SAM, BAM, and CRAM: Alignment Maps

Note

These three file formats are closely related and collectively called “XAM” format whenever the specific format is irrelevant.

XAM file: Content format

Comparison of SAM, BAM, and CRAM formats

Format

Type

I/O Effort

I/O Time

File Size

Uses in SEISMIC-RNA

Sequence Alignment Map

text

●●

●●●

parsing and editing

Binary Alignment Map

binary

●●

●●

short-term storage

CompRessed Alignment Map

binary

●●●

●●●

long-term storage

  • “I/O Effort” ranks the difficulty of reading/writing the format.
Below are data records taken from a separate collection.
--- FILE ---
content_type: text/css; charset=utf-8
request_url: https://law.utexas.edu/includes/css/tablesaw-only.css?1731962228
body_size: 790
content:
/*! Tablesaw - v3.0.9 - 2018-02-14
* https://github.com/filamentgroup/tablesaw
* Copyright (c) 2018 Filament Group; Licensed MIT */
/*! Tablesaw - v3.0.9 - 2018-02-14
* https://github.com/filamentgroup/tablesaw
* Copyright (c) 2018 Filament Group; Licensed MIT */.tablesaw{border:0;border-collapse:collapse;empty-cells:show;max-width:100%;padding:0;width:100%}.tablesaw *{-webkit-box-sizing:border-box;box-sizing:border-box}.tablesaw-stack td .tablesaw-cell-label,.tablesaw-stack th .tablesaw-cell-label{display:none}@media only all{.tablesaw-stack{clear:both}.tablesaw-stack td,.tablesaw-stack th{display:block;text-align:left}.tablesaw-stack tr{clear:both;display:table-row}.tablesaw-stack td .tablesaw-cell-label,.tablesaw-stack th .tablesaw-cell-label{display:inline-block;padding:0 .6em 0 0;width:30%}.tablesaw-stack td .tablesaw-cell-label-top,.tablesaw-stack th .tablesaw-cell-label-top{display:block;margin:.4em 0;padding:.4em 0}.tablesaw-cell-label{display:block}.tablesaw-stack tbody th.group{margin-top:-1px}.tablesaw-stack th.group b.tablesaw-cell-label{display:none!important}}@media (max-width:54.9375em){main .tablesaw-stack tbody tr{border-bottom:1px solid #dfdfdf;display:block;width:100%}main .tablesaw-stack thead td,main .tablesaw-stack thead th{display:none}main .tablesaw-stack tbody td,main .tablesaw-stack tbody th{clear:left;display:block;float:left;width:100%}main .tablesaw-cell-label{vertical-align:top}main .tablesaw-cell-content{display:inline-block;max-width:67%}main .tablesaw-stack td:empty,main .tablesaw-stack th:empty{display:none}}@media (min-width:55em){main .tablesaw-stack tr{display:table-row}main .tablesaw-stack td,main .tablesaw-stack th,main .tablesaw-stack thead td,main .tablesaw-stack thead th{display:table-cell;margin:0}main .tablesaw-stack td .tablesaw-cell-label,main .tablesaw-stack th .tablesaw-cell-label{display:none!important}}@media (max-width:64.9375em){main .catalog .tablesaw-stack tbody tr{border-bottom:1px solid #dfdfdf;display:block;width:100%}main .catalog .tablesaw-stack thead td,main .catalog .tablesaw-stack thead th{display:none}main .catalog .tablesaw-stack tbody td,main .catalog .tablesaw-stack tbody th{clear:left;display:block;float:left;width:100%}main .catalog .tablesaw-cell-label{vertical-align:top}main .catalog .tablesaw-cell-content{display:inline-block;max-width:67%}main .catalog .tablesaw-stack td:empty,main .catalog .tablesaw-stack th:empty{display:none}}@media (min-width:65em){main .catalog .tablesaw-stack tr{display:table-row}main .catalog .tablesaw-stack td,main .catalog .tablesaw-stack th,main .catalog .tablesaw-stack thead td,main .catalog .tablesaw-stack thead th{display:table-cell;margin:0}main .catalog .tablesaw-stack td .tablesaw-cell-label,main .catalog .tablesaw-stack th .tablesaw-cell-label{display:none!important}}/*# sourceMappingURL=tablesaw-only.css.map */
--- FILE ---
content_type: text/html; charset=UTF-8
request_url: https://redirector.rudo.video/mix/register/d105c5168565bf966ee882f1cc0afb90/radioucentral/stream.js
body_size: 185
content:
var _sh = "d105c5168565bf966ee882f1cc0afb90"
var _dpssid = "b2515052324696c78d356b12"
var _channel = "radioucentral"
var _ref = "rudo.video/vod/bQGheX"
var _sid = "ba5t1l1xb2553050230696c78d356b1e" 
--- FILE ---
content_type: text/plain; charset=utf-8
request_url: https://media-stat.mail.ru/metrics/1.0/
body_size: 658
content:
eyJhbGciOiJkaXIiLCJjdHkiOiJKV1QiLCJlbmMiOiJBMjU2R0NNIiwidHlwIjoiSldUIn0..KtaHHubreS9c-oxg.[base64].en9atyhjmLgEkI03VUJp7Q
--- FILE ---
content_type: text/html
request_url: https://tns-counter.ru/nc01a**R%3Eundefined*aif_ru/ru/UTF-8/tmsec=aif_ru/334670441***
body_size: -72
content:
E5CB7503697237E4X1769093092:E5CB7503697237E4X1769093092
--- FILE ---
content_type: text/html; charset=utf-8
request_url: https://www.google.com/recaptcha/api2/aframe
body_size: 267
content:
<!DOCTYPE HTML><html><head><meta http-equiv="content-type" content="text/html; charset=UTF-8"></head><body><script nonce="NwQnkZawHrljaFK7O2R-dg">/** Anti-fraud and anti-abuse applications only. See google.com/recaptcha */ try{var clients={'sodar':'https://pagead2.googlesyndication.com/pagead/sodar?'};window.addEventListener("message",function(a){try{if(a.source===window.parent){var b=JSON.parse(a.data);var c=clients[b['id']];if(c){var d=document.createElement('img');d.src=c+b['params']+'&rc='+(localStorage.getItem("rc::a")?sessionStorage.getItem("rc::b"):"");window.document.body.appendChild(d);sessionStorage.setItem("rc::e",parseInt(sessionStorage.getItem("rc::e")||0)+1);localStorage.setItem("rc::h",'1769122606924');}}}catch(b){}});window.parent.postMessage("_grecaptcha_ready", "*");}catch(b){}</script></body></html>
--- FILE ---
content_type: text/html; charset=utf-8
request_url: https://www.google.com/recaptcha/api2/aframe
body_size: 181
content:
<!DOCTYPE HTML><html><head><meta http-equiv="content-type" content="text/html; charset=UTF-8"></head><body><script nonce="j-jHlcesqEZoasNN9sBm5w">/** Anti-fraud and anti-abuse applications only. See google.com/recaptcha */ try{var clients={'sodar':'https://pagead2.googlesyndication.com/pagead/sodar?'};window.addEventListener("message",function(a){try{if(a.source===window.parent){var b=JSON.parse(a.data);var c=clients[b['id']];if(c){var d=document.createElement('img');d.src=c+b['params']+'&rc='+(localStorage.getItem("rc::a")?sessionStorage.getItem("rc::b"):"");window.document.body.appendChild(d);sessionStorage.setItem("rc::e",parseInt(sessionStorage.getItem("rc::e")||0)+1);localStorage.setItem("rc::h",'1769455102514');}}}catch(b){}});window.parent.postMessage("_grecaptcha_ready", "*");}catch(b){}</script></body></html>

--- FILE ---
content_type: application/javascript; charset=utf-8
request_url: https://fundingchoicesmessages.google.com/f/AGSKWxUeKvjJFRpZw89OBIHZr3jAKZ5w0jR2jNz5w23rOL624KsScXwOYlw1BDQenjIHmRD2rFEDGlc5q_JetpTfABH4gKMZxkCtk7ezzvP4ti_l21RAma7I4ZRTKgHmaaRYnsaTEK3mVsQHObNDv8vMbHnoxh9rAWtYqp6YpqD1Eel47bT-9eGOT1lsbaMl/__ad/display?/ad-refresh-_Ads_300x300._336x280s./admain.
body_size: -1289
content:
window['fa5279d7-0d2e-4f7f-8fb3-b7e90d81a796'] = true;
  • “I/O Time” ranks the amount of time needed to read/write the format.

  • “File Size” ranks the sizes of files in the format.

See the Samtools website for more information on SAM, BAM, and CRAM.

XAM file: Endedness

Similar to read endedness in FASTQ files (see Endedness: single-end and paired-end reads), reads in XAM files are also single- or paired-end. SEISMIC-RNA also requires that each XAM file contain only single-end or only paired-end reads. Unlike with FASTQ files, paired-end XAM files must be interleaved; SEISMIC-RNA cannot process XAM files with only 1st or only 2nd mates.

XAM file: Quality score encodings

SAM files encode Phred quality scores in the same manner as FASTQ files (see Phred quality score encodings). BAM and CRAM files also encode Phred scores, but in a binary format.

XAM file: Path format

XAM file extensions

SEISMIC-RNA accepts the following extensions for XAM files:

  • SAM: .sam

  • BAM: .bam

  • CRAM: .cram

XAM path parsing

  • The file name is the reference.

  • The file must be in a directory named align.

  • The directory containing align is the sample.

For example, SEISMIC-RNA would parse project/out/umber/align/chartreuse.cram to the sample umber and reference chartreuse.

XAM file: Uses

XAM as input file

Alignment maps for the Relate step must be input as XAM files.

XAM as output file

  • The Align step outputs a file in CRAM (with option --cram) or BAM (with option --bam) format for each reference to which each sample was aligned.

XAM as temporary file

  • The Align step writes a temporary BAM file for each input FASTQ, then splits that file into one BAM/CRAM file for each reference.

  • The Relate step filters and converts each input BAM/CRAM file into a temporary SAM file, which it parses to generate the relation vectors.